According to Pizzey, emerging research also suggests that consuming Omega-3 fatty acids assists in cognitive development and function.
“Flaxseed is a rich source of ALA (alpha-linolenic acid) Omega-3, the ‘parent’ compound that the body either uses in the ALA form or further converts into DHA (docosahexanoic acid) and EPA (eicosapentaenoic acid), which are longer chain Omega-3 fatty acids,” she says.
Although the body needs both Omega-3 fatty acids and Omega-6 fatty acids to maintain top-notch body functions, most consumers incorporate more Omega-6 fatty acids (such as cereals, baked goods, whole grain bread, fried foods and margarine) than Omega-3 fatty acids into their daily diets.
Scientists suggest maintaining a better balance between both types of fatty acids for optimum health, since most of the population that consumes a typical Western diet has their ratios completely out of whack.
“One of the best sources of Omega-3 is flaxseed, which can easily be incorporated into baked goods,” Pizzey says. “Flaxseed may replace oil at a 3:1 ratio or replace some of the flour in a low-carb formulation. This source of Omega-3 is economical, hypoallergenic and requires no special handling procedures.”

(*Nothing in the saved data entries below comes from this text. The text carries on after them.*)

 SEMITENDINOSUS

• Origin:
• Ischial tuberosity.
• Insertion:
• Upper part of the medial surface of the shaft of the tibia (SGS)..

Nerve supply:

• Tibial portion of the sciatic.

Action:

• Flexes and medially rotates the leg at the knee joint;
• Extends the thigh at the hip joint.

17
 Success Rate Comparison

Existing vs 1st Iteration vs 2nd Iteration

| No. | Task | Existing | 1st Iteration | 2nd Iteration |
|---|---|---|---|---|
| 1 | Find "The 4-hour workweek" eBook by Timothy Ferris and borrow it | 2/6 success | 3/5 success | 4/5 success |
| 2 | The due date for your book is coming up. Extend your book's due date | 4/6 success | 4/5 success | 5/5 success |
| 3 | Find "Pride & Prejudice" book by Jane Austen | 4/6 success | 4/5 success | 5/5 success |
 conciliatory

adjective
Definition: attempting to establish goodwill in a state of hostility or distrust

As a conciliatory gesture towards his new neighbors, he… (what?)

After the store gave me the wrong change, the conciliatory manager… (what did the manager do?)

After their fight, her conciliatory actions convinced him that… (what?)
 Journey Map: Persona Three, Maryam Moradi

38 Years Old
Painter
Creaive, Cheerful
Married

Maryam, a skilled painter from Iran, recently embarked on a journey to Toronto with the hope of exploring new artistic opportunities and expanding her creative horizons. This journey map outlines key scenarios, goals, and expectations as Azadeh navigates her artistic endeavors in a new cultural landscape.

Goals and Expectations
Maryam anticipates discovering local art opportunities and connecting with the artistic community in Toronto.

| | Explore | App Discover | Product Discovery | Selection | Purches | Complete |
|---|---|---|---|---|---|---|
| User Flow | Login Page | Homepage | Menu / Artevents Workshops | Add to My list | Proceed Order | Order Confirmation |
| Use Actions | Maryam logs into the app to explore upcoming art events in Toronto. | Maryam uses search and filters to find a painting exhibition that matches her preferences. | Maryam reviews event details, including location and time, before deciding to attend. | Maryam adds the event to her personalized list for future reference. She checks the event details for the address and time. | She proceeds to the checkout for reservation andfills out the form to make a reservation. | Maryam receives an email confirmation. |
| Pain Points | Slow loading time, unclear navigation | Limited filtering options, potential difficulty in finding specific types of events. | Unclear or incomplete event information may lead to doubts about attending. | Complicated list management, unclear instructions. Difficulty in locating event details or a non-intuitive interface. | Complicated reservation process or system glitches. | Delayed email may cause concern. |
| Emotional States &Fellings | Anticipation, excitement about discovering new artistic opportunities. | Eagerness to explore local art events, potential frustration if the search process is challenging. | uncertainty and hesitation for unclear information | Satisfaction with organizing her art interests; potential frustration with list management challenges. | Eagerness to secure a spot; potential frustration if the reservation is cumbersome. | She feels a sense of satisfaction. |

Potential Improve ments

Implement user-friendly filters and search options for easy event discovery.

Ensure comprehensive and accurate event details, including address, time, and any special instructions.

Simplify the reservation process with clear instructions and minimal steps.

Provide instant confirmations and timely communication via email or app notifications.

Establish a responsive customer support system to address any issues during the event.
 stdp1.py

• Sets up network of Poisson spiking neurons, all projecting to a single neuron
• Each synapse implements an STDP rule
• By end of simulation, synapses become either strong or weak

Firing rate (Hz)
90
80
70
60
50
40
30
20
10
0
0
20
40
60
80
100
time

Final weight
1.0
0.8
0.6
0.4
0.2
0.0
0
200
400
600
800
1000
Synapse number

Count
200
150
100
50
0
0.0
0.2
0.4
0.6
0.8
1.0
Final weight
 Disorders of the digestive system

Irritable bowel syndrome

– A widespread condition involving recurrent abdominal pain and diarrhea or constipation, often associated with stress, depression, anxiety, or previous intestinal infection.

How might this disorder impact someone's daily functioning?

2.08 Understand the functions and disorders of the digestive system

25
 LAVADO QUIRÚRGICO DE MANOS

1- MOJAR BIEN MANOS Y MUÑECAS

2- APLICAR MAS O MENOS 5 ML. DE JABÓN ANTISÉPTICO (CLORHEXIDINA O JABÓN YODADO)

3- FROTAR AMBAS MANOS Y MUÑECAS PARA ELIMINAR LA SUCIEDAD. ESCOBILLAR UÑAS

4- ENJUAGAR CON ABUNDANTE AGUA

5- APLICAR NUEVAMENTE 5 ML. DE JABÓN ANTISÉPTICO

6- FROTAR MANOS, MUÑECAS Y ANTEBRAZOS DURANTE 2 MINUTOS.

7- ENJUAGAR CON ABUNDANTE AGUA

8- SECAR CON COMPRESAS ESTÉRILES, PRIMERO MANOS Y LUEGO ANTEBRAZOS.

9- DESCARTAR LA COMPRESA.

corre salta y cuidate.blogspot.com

Pizzey adds that while only 260 mg. of ALA Omega-3 fatty acids per serving qualify that particular product for a “Rich or Excellent Source of Omega-3” nutrient content claim, “producers can also make structure function claims such as ‘Omega-3 fatty acids support cardiovascular health.’”
This is good news for baked goods producers and snack food manufacturers as they look to enhance innovative new products incorporating Omega-3 and Omega-6 fatty acids into their formulations.